=== WHAT TO PRODUCE ===
Go through the records and give each one again exactly.

=== DATA RECORDS ===

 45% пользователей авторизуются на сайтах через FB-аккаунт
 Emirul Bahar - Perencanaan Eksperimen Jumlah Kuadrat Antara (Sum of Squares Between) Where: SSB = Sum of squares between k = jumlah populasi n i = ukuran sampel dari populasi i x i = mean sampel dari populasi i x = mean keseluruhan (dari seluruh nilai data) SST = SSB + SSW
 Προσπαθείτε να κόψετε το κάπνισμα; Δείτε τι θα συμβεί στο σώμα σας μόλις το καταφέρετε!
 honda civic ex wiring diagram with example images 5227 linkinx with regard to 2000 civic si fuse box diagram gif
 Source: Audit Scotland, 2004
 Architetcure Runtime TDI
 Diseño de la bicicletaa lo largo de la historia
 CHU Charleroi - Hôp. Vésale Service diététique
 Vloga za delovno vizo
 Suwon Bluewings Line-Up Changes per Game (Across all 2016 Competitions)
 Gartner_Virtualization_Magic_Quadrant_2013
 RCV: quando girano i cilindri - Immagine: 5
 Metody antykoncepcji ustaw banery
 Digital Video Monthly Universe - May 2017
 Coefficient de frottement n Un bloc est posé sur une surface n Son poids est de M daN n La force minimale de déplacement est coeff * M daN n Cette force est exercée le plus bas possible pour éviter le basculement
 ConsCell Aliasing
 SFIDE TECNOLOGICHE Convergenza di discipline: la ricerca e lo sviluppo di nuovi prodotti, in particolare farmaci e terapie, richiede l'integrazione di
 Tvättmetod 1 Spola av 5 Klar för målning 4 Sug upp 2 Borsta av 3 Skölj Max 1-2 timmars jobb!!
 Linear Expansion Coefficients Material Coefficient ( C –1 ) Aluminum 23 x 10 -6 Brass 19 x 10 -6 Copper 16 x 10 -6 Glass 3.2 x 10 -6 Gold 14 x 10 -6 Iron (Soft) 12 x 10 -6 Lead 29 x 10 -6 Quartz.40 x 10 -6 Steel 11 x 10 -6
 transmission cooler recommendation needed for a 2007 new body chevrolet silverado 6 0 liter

=== YOUR RESPONSE ===
 45% пользователей авторизуются на сайтах через FB-аккаунт
 Emirul Bahar - Perencanaan Eksperimen Jumlah Kuadrat Antara (Sum of Squares Between) Where: SSB = Sum of squares between k = jumlah populasi n i = ukuran sampel dari populasi i x i = mean sampel dari populasi i x = mean keseluruhan (dari seluruh nilai data) SST = SSB + SSW
 Προσπαθείτε να κόψετε το κάπνισμα; Δείτε τι θα συμβεί στο σώμα σας μόλις το καταφέρετε!
 honda civic ex wiring diagram with example images 5227 linkinx with regard to 2000 civic si fuse box diagram gif
 Source: Audit Scotland, 2004
 Architetcure Runtime TDI
 Diseño de la bicicletaa lo largo de la historia
 CHU Charleroi - Hôp. Vésale Service diététique
 Vloga za delovno vizo
 Suwon Bluewings Line-Up Changes per Game (Across all 2016 Competitions)
 Gartner_Virtualization_Magic_Quadrant_2013
 RCV: quando girano i cilindri - Immagine: 5
 Metody antykoncepcji ustaw banery
 Digital Video Monthly Universe - May 2017
 Coefficient de frottement n Un bloc est posé sur une surface n Son poids est de M daN n La force minimale de déplacement est coeff * M daN n Cette force est exercée le plus bas possible pour éviter le basculement
 ConsCell Aliasing
 SFIDE TECNOLOGICHE Convergenza di discipline: la ricerca e lo sviluppo di nuovi prodotti, in particolare farmaci e terapie, richiede l'integrazione di
 Tvättmetod 1 Spola av 5 Klar för målning 4 Sug upp 2 Borsta av 3 Skölj Max 1-2 timmars jobb!!
 Linear Expansion Coefficients Material Coefficient ( C –1 ) Aluminum 23 x 10 -6 Brass 19 x 10 -6 Copper 16 x 10 -6 Glass 3.2 x 10 -6 Gold 14 x 10 -6 Iron (Soft) 12 x 10 -6 Lead 29 x 10 -6 Quartz.40 x 10 -6 Steel 11 x 10 -6
 transmission cooler recommendation needed for a 2007 new body chevrolet silverado 6 0 liter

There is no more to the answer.